Data extract Block Start

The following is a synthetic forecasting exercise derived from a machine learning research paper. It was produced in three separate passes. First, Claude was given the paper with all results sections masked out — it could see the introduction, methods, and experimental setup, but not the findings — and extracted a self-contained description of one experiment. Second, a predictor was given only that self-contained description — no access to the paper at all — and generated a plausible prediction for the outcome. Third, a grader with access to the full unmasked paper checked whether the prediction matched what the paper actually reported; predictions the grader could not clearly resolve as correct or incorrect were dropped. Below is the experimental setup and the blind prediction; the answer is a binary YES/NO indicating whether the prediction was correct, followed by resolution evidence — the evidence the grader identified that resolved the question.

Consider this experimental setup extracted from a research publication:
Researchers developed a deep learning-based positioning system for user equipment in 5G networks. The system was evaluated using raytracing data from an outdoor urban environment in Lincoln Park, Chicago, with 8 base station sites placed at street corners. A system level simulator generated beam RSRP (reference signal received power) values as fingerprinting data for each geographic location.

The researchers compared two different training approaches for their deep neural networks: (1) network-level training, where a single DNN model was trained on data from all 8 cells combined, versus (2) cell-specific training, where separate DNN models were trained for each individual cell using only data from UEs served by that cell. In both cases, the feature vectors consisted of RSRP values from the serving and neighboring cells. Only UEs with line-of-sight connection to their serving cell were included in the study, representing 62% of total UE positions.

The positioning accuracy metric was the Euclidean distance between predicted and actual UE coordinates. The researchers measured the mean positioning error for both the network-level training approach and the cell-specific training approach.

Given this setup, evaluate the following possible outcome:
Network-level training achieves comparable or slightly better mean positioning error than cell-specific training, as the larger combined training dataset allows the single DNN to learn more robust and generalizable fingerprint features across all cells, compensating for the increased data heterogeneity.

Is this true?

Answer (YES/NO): NO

Data extract Block End

#### [Activity]
Return, word for word, every line from the top of the entries down to the line that holds "Researchers developed a", both included.

#### [Task answer]
The following is a synthetic forecasting exercise derived from a machine learning research paper. It was produced in three separate passes. First, Claude was given the paper with all results sections masked out — it could see the introduction, methods, and experimental setup, but not the findings — and extracted a self-contained description of one experiment. Second, a predictor was given only that self-contained description — no access to the paper at all — and generated a plausible prediction for the outcome. Third, a grader with access to the full unmasked paper checked whether the prediction matched what the paper actually reported; predictions the grader could not clearly resolve as correct or incorrect were dropped. Below is the experimental setup and the blind prediction; the answer is a binary YES/NO indicating whether the prediction was correct, followed by resolution evidence — the evidence the grader identified that resolved the question.

Consider this experimental setup extracted from a research publication:
Researchers developed a deep learning-based positioning system for user equipment in 5G networks. The system was evaluated using raytracing data from an outdoor urban environment in Lincoln Park, Chicago, with 8 base station sites placed at street corners. A system level simulator generated beam RSRP (reference signal received power) values as fingerprinting data for each geographic location.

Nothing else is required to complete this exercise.